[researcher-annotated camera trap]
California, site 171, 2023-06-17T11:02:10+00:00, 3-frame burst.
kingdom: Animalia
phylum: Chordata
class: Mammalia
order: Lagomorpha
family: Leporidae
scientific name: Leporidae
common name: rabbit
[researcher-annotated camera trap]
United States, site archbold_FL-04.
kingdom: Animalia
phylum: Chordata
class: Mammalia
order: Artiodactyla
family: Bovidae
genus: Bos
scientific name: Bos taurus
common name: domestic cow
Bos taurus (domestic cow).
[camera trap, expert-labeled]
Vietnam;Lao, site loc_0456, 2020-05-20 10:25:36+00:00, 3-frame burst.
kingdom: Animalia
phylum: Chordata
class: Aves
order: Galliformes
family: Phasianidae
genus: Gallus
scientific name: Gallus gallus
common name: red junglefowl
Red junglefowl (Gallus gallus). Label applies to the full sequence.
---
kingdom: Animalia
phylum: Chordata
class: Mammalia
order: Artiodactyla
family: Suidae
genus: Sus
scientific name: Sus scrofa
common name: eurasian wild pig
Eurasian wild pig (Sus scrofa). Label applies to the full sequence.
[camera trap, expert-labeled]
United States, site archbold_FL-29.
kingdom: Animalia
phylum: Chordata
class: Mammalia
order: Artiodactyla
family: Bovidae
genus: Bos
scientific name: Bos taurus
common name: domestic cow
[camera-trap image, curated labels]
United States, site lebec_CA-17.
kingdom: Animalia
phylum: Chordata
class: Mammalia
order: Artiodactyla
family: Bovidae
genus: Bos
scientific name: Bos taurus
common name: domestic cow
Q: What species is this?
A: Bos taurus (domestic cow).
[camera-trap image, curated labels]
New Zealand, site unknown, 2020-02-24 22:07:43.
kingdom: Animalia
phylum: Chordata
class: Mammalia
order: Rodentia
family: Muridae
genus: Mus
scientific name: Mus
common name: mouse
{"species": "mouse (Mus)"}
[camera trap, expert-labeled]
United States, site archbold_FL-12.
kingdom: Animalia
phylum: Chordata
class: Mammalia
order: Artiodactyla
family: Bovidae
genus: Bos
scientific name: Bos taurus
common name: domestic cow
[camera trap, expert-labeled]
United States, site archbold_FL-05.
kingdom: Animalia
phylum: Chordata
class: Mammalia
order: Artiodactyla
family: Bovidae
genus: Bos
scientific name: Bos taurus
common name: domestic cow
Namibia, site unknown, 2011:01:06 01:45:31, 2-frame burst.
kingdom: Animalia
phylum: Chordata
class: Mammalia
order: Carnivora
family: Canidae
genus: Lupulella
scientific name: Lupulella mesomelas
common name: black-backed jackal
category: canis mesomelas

──────────────────────────────

Problem statement:
Look through the material above and print exactly the lines from the one containing "United States, site archbold_FL-12." to the one containing "United States, site archbold_FL-05.", both included, and nothing more.

Solution to the exercise:
United States, site archbold_FL-12.
kingdom: Animalia
phylum: Chordata
class: Mammalia
order: Artiodactyla
family: Bovidae
genus: Bos
scientific name: Bos taurus
common name: domestic cow
[camera trap, expert-labeled]
United States, site archbold_FL-05.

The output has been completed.